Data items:
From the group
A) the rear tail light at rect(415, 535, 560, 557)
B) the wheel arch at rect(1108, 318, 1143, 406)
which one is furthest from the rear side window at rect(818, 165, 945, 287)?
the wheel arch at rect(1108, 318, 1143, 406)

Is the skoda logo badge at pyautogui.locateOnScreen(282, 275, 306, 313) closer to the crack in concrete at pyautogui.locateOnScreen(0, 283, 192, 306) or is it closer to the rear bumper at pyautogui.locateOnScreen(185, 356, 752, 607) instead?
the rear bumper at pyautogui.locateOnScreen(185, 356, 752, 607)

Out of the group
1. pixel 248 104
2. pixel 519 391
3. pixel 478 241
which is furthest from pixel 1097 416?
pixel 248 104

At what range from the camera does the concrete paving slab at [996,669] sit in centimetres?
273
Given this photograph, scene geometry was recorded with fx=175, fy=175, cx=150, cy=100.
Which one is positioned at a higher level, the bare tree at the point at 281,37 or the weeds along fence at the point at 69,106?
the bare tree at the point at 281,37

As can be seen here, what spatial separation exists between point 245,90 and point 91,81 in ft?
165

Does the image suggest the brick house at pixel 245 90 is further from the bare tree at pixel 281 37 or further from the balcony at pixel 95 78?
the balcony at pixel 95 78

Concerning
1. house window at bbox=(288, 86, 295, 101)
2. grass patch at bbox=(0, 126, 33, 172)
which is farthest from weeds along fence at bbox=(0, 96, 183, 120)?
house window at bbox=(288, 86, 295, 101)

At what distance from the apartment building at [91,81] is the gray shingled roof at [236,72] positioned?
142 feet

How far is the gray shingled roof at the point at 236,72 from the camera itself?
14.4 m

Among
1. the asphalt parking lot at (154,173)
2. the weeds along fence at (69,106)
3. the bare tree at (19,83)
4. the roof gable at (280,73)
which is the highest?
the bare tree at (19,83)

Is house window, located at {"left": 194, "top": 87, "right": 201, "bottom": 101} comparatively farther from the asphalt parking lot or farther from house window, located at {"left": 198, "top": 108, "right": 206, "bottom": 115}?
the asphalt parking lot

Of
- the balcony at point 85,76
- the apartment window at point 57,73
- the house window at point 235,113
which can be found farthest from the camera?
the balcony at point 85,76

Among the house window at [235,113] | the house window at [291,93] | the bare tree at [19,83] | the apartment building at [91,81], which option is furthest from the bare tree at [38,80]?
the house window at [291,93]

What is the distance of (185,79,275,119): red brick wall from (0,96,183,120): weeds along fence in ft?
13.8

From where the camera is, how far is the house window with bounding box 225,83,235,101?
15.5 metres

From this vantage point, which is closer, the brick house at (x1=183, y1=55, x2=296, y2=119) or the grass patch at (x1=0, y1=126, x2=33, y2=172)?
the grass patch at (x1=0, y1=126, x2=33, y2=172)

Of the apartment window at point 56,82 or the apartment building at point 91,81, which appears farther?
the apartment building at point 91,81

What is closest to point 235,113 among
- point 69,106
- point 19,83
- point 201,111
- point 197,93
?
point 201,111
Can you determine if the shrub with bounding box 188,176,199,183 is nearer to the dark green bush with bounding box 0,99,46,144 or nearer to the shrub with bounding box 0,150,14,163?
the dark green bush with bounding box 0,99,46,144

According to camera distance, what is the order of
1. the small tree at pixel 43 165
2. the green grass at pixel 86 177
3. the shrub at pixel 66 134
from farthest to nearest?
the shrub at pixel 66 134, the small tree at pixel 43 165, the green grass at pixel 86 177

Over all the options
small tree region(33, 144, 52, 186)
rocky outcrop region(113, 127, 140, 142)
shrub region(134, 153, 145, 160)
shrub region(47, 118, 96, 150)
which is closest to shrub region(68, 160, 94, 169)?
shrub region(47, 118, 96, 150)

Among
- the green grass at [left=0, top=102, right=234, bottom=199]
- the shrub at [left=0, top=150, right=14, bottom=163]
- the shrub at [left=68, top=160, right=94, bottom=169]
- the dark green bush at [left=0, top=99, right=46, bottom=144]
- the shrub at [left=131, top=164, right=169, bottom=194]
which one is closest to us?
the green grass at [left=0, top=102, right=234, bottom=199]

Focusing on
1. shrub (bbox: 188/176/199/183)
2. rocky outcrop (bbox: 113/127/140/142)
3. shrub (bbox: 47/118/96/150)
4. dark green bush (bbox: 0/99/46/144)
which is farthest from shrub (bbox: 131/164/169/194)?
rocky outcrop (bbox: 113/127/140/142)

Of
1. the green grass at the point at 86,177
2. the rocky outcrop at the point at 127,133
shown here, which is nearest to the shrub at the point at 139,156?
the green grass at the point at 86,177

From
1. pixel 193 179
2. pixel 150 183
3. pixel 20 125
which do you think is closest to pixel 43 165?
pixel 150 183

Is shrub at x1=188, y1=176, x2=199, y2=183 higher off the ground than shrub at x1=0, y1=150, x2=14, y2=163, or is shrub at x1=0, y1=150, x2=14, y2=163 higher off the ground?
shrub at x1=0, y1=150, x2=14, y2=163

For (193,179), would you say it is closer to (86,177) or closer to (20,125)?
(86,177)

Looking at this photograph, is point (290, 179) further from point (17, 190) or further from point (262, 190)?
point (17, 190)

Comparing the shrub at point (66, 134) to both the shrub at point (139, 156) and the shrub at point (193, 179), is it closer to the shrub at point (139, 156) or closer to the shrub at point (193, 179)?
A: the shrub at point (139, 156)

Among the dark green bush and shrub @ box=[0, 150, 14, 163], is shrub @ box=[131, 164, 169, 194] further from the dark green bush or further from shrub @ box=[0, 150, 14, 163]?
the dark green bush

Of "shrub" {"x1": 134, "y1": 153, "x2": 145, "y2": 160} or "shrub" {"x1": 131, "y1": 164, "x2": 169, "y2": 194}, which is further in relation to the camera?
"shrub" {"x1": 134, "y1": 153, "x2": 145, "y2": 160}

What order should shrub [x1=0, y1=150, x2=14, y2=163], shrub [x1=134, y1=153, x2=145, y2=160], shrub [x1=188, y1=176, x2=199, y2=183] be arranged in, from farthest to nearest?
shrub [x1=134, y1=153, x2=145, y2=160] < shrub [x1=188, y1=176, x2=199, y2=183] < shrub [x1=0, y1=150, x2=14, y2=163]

Aim – Output the listing above word for word.

Result below –
From the group
A) the rear tail light at rect(415, 535, 560, 557)
B) the wheel arch at rect(1108, 318, 1143, 406)
which one is furthest from the rear side window at rect(818, 165, 945, 287)?
the wheel arch at rect(1108, 318, 1143, 406)

Is the skoda logo badge at pyautogui.locateOnScreen(282, 275, 306, 313) closer to the crack in concrete at pyautogui.locateOnScreen(0, 283, 192, 306) or is it closer to the rear bumper at pyautogui.locateOnScreen(185, 356, 752, 607) instead?
the rear bumper at pyautogui.locateOnScreen(185, 356, 752, 607)

Out of the group
1. pixel 248 104
2. pixel 519 391
3. pixel 478 241
which is furthest from pixel 1097 416?
pixel 248 104

At what range from the camera does the concrete paving slab at [996,669] sit in centimetres?
273
Given this photograph, scene geometry was recorded with fx=175, fy=175, cx=150, cy=100.
Which one is positioned at a higher level, the bare tree at the point at 281,37 or the weeds along fence at the point at 69,106?
the bare tree at the point at 281,37

As can be seen here, what spatial separation exists between point 245,90 and point 91,81 in ft?
165

Does the image suggest the brick house at pixel 245 90 is further from the bare tree at pixel 281 37 or further from the balcony at pixel 95 78?
the balcony at pixel 95 78

Concerning
1. house window at bbox=(288, 86, 295, 101)
2. grass patch at bbox=(0, 126, 33, 172)
which is farthest from weeds along fence at bbox=(0, 96, 183, 120)?
house window at bbox=(288, 86, 295, 101)

At what distance from the apartment building at [91,81] is the gray shingled roof at [236,72] positioned?
142 feet

How far is the gray shingled roof at the point at 236,72 from the camera itself?
14.4 m

Among
1. the asphalt parking lot at (154,173)
2. the weeds along fence at (69,106)
3. the bare tree at (19,83)
4. the roof gable at (280,73)
which is the highest?
the bare tree at (19,83)

Is house window, located at {"left": 194, "top": 87, "right": 201, "bottom": 101} comparatively farther from the asphalt parking lot or farther from house window, located at {"left": 198, "top": 108, "right": 206, "bottom": 115}?
the asphalt parking lot

Of
- the balcony at point 85,76
- the apartment window at point 57,73
- the house window at point 235,113
which can be found farthest from the camera?
the balcony at point 85,76

Among the house window at [235,113] | the house window at [291,93] | the bare tree at [19,83] | the apartment building at [91,81], which option is furthest from the bare tree at [38,80]?
the house window at [291,93]

What is the distance of (185,79,275,119): red brick wall from (0,96,183,120): weeds along fence in ft?
13.8

From where the camera is, how far is the house window with bounding box 225,83,235,101?
15.5 metres

From this vantage point, which is closer, the brick house at (x1=183, y1=55, x2=296, y2=119) or the grass patch at (x1=0, y1=126, x2=33, y2=172)?
the grass patch at (x1=0, y1=126, x2=33, y2=172)

Of the apartment window at point 56,82 or the apartment building at point 91,81, which appears farther?
the apartment building at point 91,81

What is closest to point 235,113 among
- point 69,106
- point 19,83
- point 201,111
- point 197,93
?
point 201,111
Can you determine if the shrub with bounding box 188,176,199,183 is nearer to the dark green bush with bounding box 0,99,46,144 or nearer to the shrub with bounding box 0,150,14,163?
the dark green bush with bounding box 0,99,46,144

According to camera distance, what is the order of
1. the small tree at pixel 43 165
2. the green grass at pixel 86 177
3. the shrub at pixel 66 134
from farthest to nearest?
the shrub at pixel 66 134, the small tree at pixel 43 165, the green grass at pixel 86 177

Over all the options
small tree region(33, 144, 52, 186)
rocky outcrop region(113, 127, 140, 142)
shrub region(134, 153, 145, 160)
shrub region(47, 118, 96, 150)
which is closest to shrub region(68, 160, 94, 169)?
shrub region(47, 118, 96, 150)

Among
- the green grass at [left=0, top=102, right=234, bottom=199]
- the shrub at [left=0, top=150, right=14, bottom=163]
- the shrub at [left=68, top=160, right=94, bottom=169]
- the dark green bush at [left=0, top=99, right=46, bottom=144]
- the shrub at [left=131, top=164, right=169, bottom=194]
which one is closest to us?
the green grass at [left=0, top=102, right=234, bottom=199]

Focusing on
1. shrub (bbox: 188/176/199/183)
2. rocky outcrop (bbox: 113/127/140/142)
3. shrub (bbox: 47/118/96/150)
4. dark green bush (bbox: 0/99/46/144)
which is farthest from shrub (bbox: 131/164/169/194)?
rocky outcrop (bbox: 113/127/140/142)

Of
1. the green grass at the point at 86,177
2. the rocky outcrop at the point at 127,133
shown here, which is nearest to the shrub at the point at 139,156?
the green grass at the point at 86,177

From
1. pixel 193 179
2. pixel 150 183
3. pixel 20 125
which do you think is closest to pixel 43 165?
pixel 150 183

Is shrub at x1=188, y1=176, x2=199, y2=183 higher off the ground than shrub at x1=0, y1=150, x2=14, y2=163, or is shrub at x1=0, y1=150, x2=14, y2=163 higher off the ground?
shrub at x1=0, y1=150, x2=14, y2=163

For (193,179), would you say it is closer to (86,177) or closer to (20,125)?
(86,177)

Looking at this photograph, is point (290, 179) further from point (17, 190) or further from point (262, 190)?
point (17, 190)

Comparing the shrub at point (66, 134) to both the shrub at point (139, 156) and the shrub at point (193, 179), is it closer to the shrub at point (139, 156) or closer to the shrub at point (193, 179)?
A: the shrub at point (139, 156)

Among the dark green bush and shrub @ box=[0, 150, 14, 163], is shrub @ box=[131, 164, 169, 194] further from the dark green bush or further from shrub @ box=[0, 150, 14, 163]?
the dark green bush

Of "shrub" {"x1": 134, "y1": 153, "x2": 145, "y2": 160} or "shrub" {"x1": 131, "y1": 164, "x2": 169, "y2": 194}, which is further in relation to the camera?
"shrub" {"x1": 134, "y1": 153, "x2": 145, "y2": 160}

What order should shrub [x1=0, y1=150, x2=14, y2=163], shrub [x1=134, y1=153, x2=145, y2=160], shrub [x1=188, y1=176, x2=199, y2=183] be arranged in, from farthest to nearest?
shrub [x1=134, y1=153, x2=145, y2=160] < shrub [x1=188, y1=176, x2=199, y2=183] < shrub [x1=0, y1=150, x2=14, y2=163]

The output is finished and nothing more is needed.